I arrived early at the Colorado Railroad Museum in Golden, Colorado to see the preparation of the engine for that evening’s Polar Express trains.
When I arrived, I could see smoke arising from the recently extended Stall 1 of the museum’s Cornelius W. Hauck Roundhouse. The building, actually a multi-purpose restoration facility with a dual gauge turntable, was opened in 2000 and named in honor of the co-founder, with Robert W. Richardson, of the museum.

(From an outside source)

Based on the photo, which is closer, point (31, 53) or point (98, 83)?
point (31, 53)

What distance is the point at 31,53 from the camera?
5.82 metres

Inside Stall 1 was one of the ten largest locomotives used on the Denver & Rio Grande Western narrow gauge lines. Between 1928 and 1930, the ten locomotives of this class, numbered 490 through 499, were rebuilt by the railroad from older, standard gauge Consolidations into narrow gauge 2-8-2s. The D&RGW designated the as K-37 class -- K for miKado, and 37 for tractive effort of approximately 37,000 pounds. Eight of the ten survive in various states of decay, but only No. 491 is operational. 491 was taken out of service earlier than most of the class because its throttle leaked. It was acquired by History Colorado in 1970 and was moved to the Colorado Railroad Museum in 1985. Ownership was transferred to the museum in 2013, and in August 2014 the locomotive was back in steam -- a big accomplishment by the museum's staff and volunteers.
Inside the house, the steam up was in progress. Only a little pressure was already showing on the gauge. The day’s staff of two, Gary Saltsman and Master Mechanic, Mike Spera, were busy attending to preparations.
Things happen slowly on a railroad – big or small. I had plenty of time to stroll the grounds looking for photo opportunities while pressure was raised and the Alemite grease gun was put to good use.
Finally the time came to bring 491 out into daylight. She was slowly moved out of her stall and carefully balanced on the turntable for a spin. The turntable is of the “Armstrong” variety, and turning this engine appeared a little harder than with the much smaller C-19 Class No. 346.
The turntable was aligned to the ash pit track, and No. 491 was backed off and spotted above the pit.
While the ash pan was cleaned, the blower remained open -- creating a steady draft and therefore more steam pressure.
It was time for me to leave, but just as I drove out of the parking lot, the safety valves lifted. No. 491 was up to pressure.